Somut olayda, dava konusu araç 29.05.2012 tarihinde davalı borçlu...Nakliyat Ltd. Şti tarafından... ..., onu tarafından da 02.08.2012 tarihinde davalı ...’e satılmıştır. Davacı vekili.......Metal firması sahibi olduğu ayrıca borçlu ile aynı iş hanında faaliyette bulunduğunu, diğer davalı ...’ün de hem iş yeri hem de oturduğu yer olarak borçluların komşuları olduğunu iddia etmiştir.

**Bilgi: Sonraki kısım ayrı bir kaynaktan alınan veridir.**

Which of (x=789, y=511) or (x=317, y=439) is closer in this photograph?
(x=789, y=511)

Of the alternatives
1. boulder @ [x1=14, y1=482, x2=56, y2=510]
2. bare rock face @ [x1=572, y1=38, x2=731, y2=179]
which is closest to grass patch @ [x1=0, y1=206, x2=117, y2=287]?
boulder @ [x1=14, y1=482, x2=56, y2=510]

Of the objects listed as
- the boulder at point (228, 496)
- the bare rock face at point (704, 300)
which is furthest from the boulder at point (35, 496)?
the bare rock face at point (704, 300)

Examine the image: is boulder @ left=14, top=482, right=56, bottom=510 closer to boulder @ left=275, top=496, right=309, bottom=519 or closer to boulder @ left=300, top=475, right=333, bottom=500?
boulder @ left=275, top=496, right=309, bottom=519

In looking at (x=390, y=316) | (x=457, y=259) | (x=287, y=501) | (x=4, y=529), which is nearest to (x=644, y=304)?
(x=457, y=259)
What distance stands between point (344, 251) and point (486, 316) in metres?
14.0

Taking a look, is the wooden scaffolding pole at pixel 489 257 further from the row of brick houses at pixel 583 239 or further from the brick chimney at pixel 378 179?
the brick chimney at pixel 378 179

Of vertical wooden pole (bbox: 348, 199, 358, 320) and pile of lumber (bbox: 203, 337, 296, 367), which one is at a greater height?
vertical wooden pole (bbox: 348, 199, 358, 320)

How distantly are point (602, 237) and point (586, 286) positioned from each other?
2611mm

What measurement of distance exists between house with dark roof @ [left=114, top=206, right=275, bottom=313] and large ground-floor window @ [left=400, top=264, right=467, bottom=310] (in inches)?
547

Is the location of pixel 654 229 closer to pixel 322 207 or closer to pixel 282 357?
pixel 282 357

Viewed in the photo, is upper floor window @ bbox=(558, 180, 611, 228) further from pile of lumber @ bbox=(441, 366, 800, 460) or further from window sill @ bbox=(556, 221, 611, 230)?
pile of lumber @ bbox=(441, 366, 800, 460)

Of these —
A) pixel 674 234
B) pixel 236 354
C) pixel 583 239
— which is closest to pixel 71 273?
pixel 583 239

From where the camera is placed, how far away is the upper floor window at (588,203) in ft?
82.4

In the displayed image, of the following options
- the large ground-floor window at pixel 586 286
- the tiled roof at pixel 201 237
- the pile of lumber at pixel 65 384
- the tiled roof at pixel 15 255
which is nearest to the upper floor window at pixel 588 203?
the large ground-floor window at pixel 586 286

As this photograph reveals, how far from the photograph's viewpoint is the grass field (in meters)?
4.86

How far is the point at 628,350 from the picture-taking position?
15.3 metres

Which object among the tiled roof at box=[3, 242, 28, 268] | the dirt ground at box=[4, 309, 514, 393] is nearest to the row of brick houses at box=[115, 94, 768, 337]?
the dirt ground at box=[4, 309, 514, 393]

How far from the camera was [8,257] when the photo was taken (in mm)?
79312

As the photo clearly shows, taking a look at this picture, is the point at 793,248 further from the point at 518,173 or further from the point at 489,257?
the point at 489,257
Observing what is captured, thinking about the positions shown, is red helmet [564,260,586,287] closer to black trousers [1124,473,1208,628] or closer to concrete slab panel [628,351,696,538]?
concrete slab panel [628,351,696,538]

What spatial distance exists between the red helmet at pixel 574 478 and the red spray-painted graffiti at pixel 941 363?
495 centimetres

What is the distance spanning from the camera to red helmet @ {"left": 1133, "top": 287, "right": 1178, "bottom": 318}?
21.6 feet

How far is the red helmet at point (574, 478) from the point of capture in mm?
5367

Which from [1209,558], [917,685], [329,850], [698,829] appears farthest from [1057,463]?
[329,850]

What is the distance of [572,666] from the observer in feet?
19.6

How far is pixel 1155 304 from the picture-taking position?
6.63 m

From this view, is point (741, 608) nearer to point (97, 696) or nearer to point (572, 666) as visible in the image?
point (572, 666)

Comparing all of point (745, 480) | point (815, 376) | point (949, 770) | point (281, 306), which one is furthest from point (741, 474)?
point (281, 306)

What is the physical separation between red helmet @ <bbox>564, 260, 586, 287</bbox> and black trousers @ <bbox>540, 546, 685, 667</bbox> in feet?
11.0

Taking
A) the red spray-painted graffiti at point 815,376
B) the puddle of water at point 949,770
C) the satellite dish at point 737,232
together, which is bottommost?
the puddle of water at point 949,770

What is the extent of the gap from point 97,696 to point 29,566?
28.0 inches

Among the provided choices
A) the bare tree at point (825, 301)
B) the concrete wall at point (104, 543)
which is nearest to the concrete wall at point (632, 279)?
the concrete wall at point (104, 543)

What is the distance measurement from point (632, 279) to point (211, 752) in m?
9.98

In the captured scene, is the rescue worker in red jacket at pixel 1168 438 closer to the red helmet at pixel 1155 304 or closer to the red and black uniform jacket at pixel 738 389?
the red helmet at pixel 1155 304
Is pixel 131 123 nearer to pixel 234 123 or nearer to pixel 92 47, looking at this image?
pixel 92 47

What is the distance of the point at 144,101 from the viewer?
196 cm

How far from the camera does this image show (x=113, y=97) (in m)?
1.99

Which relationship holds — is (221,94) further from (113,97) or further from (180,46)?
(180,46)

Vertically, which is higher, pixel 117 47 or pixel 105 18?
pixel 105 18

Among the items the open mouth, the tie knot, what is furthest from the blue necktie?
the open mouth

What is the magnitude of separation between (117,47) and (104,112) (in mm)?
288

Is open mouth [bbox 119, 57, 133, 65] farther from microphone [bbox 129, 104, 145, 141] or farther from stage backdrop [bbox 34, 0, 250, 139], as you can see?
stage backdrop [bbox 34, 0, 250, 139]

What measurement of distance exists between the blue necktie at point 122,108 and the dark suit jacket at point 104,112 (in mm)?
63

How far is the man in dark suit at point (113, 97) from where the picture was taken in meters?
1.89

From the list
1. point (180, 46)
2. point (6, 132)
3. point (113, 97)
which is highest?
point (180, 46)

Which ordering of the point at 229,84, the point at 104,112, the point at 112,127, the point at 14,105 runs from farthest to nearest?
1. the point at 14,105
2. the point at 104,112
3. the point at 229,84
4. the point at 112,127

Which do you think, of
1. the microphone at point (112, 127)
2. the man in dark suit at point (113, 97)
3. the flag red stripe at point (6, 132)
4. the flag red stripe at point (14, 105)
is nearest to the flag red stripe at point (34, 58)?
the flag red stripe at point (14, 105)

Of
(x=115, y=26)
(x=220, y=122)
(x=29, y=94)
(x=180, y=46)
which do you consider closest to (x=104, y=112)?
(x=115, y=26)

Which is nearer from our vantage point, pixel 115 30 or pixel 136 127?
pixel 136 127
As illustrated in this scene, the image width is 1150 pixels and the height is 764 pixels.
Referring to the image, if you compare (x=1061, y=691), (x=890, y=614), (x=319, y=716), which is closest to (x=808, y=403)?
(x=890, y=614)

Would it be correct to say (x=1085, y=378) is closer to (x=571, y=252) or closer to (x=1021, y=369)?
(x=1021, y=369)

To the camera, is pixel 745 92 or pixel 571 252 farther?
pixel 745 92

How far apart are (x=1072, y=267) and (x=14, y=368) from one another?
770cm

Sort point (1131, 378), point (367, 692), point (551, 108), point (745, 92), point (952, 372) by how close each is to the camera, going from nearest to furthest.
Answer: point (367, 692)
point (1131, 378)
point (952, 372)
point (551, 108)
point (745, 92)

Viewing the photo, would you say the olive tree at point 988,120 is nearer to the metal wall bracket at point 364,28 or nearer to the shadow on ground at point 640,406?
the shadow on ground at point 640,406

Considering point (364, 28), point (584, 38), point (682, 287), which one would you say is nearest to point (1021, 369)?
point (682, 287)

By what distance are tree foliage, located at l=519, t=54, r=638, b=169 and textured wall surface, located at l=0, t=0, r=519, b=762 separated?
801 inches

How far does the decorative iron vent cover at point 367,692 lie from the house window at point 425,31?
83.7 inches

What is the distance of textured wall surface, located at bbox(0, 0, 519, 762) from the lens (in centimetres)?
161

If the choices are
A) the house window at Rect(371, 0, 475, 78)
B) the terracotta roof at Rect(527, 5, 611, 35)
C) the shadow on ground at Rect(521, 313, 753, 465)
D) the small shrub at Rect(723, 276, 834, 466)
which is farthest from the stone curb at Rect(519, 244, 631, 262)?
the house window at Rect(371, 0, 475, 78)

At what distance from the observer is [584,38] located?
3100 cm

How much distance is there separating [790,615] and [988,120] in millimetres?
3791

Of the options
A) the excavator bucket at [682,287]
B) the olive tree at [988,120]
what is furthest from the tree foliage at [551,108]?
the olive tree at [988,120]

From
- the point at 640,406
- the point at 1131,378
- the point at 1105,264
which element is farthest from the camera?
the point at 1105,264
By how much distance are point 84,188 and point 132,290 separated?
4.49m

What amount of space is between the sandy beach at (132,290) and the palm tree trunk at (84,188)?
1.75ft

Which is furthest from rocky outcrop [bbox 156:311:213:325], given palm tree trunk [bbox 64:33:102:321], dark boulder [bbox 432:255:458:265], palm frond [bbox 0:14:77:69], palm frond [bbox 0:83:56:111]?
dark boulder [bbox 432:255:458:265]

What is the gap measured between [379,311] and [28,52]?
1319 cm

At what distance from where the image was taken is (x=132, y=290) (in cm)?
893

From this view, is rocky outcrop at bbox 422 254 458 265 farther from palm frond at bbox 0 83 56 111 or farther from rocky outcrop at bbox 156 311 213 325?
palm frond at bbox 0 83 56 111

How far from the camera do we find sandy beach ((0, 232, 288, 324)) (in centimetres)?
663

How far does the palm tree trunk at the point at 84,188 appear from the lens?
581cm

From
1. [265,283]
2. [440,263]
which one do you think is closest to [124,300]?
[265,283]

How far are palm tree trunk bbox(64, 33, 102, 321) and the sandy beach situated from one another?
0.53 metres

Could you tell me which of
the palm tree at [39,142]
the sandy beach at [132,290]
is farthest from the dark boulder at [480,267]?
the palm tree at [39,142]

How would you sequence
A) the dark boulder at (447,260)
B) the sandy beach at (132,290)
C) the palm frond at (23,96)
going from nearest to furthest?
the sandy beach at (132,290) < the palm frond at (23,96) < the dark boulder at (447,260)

Yapılacak işi belirtilen firma kayıtlarının getirtilerek borçlu ile aynı faaliyet alanında iş yapıp yapmadığı, borçlular ile aynı iş hanında faaliyette bulunup bulunmadığı ve ...’ün de borçluların komşusu olup olmadığı araştırılarak İİK’nun 280.madde kapsamında borçluların mali durumları ve alacaklılarını ızrar kastını bilen veya bilmesi lazım gelen kişilerden olup olmadığı değerlendirilmeli ve oluşacak sonuca göre karar verilmesi gerekirken eksik inceleme ile yazılı şekilde karar verilmesi usul ve yasaya aykırıdır.
SONUÇ: Yukarıda açıklanan nedenlerle davacı vekilinin temiz itirazının kabulü ile hükmün BOZULMASINA, peşin alınan harcın istek halinde temyiz eden davacıya geri verilmesine 14.2.2017 gününde oybirliğiyle karar verildi.